How to calculate action value estimates \(Q(a)\) / estimate \(q_{*}(a)\)?

There are many ways to estimate \(q_{*}(a)\), one way is sample-average method:

by sample average method, for $n$th timestep:

\[Q_{n}(a) = \frac{ \sum_{i=1}^{n-1} R_{i} \cdot \mathbb{Y}_{A_{i} =a} \ }{\sum_{i=1}^{n-1}\mathbb{Y}_{A_{i} = a}}\]

Here \(\mathbb{Y}_{A_{i}= a} = \begin{cases}1 \ \ \ \text{if} \ \ \ A_{i} = a \\ 0 \ \ \ \text{otherwise} \end{cases}\)

\(R_{i} =\) reward received at time-step \(i\)

if denominator is zero, we define the default value as \(Q(a) = 0\)

The goal of the agent is to maximize the value which is given by

\[\underset{a}{argmax} \ \ Q_{n}(a)\]

This is called Greedy Action Selection.

Alternatively, The agent can choose the greedy action with a probability \(\epsilon\) and non-greedy actions with a probability \(1-\epsilon\).

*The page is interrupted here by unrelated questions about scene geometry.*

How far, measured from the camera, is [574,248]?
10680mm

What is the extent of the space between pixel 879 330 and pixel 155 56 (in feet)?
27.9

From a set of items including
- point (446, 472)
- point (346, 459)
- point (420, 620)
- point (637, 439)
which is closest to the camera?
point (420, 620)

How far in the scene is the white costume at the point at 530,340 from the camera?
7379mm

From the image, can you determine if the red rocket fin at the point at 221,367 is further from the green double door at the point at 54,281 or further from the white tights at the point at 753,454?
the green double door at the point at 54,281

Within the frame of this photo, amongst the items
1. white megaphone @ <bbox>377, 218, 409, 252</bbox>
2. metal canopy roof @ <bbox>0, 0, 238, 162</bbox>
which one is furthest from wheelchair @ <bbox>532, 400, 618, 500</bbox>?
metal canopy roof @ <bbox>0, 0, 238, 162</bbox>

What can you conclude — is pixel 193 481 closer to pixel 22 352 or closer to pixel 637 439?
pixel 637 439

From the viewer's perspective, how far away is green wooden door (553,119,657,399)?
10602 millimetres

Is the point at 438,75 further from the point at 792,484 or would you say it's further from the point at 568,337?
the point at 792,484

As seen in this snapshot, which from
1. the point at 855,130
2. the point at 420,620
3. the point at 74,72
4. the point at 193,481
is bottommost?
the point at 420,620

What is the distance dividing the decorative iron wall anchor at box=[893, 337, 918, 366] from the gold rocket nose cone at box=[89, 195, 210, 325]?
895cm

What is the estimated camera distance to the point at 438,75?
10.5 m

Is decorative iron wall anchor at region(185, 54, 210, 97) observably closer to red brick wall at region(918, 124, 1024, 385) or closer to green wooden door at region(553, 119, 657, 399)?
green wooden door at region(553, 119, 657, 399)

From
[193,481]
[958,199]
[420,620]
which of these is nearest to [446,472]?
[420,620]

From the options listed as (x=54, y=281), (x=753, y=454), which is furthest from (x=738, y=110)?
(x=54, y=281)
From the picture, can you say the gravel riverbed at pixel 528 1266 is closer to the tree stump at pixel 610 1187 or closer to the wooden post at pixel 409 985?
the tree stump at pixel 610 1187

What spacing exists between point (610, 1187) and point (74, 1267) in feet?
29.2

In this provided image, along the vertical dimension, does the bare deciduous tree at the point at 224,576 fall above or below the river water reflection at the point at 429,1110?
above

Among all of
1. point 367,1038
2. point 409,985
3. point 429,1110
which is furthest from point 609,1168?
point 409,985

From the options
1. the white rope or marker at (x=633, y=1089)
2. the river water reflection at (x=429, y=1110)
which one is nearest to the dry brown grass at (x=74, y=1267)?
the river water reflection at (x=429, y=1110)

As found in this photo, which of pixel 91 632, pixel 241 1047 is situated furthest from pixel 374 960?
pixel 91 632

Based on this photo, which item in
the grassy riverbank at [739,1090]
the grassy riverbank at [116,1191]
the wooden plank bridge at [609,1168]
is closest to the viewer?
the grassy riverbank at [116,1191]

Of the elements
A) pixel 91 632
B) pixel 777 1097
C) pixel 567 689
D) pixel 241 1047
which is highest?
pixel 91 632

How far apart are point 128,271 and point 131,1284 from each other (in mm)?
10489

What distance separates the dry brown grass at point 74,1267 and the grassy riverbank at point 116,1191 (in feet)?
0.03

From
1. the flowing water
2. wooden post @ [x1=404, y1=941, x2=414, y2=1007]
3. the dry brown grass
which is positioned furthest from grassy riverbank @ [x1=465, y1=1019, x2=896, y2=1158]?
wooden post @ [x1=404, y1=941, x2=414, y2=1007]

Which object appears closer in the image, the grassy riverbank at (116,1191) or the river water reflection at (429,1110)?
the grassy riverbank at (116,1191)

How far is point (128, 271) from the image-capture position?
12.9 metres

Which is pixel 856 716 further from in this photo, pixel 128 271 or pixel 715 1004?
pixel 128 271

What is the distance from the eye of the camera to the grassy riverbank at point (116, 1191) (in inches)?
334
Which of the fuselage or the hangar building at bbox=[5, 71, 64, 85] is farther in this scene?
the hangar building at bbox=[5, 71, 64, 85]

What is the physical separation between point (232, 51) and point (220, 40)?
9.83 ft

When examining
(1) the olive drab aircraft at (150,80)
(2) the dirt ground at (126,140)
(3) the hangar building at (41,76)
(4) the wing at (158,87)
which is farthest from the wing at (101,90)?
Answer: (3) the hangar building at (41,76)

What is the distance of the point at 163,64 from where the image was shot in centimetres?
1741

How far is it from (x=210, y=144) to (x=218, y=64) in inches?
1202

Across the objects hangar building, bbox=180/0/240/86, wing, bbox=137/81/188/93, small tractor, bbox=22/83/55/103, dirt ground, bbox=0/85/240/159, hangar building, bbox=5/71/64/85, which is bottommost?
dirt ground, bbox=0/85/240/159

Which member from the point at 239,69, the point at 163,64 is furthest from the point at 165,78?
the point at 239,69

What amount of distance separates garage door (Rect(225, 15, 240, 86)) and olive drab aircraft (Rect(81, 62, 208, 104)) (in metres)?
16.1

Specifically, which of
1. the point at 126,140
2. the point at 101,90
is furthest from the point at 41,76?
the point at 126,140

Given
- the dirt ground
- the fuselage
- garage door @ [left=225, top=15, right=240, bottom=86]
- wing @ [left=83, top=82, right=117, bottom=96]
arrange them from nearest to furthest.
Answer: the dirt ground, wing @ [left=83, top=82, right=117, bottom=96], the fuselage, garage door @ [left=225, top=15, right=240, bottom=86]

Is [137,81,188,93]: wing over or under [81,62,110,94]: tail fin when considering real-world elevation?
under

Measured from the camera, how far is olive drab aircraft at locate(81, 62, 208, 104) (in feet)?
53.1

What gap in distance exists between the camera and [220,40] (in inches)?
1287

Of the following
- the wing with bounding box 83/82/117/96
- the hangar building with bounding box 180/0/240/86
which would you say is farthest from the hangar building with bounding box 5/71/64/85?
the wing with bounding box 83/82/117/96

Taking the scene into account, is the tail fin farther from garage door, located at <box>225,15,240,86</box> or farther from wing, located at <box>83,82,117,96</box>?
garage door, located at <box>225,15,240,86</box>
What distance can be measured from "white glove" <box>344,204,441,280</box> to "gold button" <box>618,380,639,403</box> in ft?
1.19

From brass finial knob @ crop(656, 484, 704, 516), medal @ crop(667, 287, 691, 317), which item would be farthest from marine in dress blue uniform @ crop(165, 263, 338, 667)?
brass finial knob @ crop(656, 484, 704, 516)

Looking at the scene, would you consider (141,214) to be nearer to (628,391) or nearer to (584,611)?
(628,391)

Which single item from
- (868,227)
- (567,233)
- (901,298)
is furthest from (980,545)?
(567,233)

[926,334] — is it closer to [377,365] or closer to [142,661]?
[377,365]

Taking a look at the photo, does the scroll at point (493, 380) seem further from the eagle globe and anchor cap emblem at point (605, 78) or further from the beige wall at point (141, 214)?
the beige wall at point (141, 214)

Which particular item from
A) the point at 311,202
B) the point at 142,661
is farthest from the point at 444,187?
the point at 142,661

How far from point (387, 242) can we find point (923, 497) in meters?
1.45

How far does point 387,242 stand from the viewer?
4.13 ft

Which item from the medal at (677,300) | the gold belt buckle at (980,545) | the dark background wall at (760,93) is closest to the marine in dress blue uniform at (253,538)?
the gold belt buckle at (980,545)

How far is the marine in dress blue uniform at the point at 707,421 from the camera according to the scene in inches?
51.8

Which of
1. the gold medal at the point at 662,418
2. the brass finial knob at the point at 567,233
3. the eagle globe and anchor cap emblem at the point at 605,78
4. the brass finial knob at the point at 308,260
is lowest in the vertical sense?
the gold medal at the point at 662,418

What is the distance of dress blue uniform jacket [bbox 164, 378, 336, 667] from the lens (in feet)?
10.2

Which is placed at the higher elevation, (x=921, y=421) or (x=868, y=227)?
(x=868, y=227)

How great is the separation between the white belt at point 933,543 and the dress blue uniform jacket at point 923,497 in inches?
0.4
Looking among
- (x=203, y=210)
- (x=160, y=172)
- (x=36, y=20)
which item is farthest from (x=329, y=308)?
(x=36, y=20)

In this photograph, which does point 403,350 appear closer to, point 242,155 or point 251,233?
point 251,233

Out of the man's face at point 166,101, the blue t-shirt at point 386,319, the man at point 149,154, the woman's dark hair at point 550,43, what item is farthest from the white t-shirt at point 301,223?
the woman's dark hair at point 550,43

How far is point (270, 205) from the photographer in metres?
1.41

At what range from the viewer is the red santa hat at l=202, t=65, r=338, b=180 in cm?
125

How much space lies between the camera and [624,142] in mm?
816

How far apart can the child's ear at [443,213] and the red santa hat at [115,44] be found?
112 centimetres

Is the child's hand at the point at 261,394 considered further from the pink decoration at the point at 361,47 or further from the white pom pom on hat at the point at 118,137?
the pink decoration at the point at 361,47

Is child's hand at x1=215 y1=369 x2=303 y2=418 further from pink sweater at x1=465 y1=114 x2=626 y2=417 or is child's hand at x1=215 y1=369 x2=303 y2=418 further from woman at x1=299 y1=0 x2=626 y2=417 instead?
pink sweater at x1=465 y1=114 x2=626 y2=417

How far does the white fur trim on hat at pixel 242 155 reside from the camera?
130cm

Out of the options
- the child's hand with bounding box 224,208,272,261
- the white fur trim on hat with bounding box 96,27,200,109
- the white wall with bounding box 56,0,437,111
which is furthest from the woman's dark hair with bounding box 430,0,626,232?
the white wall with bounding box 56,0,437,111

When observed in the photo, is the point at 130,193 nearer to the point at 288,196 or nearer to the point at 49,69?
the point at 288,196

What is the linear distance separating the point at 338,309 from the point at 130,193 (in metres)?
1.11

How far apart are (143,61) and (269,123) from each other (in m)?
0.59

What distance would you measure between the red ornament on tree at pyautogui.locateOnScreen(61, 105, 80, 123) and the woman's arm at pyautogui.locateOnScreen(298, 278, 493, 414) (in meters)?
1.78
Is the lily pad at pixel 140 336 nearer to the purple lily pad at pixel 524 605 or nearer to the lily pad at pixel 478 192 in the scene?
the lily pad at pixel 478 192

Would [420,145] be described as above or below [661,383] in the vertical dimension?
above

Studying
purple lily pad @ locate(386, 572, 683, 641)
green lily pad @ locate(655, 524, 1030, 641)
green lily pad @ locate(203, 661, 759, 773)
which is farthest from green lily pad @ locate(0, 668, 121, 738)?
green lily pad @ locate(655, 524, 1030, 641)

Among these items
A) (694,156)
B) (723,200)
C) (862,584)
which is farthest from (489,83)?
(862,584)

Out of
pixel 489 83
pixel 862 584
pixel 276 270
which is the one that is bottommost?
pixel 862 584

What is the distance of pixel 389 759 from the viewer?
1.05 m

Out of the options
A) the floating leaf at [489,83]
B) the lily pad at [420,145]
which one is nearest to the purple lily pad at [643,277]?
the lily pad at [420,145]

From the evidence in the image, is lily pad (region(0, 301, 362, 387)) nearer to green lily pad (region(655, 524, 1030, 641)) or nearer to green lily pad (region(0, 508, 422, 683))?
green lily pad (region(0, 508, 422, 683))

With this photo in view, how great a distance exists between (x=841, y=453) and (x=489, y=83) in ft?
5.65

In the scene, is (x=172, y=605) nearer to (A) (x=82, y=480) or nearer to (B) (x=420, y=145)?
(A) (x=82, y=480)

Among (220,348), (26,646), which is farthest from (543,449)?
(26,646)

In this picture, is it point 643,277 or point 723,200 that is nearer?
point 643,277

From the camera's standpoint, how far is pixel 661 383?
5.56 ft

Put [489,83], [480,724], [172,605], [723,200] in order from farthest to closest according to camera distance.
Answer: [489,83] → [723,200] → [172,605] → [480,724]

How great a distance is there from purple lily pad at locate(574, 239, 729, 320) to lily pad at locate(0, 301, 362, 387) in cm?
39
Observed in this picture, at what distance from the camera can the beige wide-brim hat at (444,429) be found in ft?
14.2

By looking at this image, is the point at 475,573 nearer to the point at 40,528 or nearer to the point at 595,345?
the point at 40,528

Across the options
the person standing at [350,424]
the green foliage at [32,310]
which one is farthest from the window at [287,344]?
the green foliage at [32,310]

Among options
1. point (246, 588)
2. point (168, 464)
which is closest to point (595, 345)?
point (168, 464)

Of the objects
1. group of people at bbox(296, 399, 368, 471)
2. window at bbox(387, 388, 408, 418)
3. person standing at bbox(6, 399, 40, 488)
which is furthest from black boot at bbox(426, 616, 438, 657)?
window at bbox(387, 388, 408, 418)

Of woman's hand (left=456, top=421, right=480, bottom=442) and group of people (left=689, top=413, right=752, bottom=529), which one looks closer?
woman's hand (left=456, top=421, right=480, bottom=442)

This is called epsilon greedy action selection.

\[A_t \leftarrow \begin{cases}\underset{a}{argmax} Q_{t}(a) \ \ \ \ \ \ \ \ \ \ \ \ \ \ \ \ \ \ \ \ \ \ \text{with probability} \ \ 1- \epsilon \\ \\ a \sim Uniform(\{a_1 \dots a_k\}) \ \text{with probability} \ \ \epsilon\end{cases}\]

Incremental Estimate of Action Values:

\[Q_{n+1} = \frac{\sum_{i=1}^{n}R_{i}.\mathbb{Y}_{A_{i = a}}}{\sum_{i=1}^{n}\mathbb{Y}_{A_{i} = a}}\] \[= \frac{R_{n}.\mathbb{Y}_{A_{n = a}} + \sum_{i=1}^{n-1}\mathbb{Y}_{A_{i} = a} \cdot \frac{\sum_{i=1}^{n-1}R_{i}.\mathbb{Y}_{A_{i = a}}}{\sum_{i=1}^{n-1}\mathbb{Y}_{A_{i} = a}}}{\sum_{i=1}^{n}\mathbb{Y}_{A_{i} = a}}\] \[= \frac{R_{n}\cdot \mathbb{Y}_{A_{n=a}} + Q_{n} \cdot \sum_{i=1}^{n-1}\mathbb{Y}_{A_{i} = a}}{\mathbb{Y}_{A_{n=a}} + \sum_{i = 1}^{n-1}\mathbb{Y}_{A_{i = a}}}\]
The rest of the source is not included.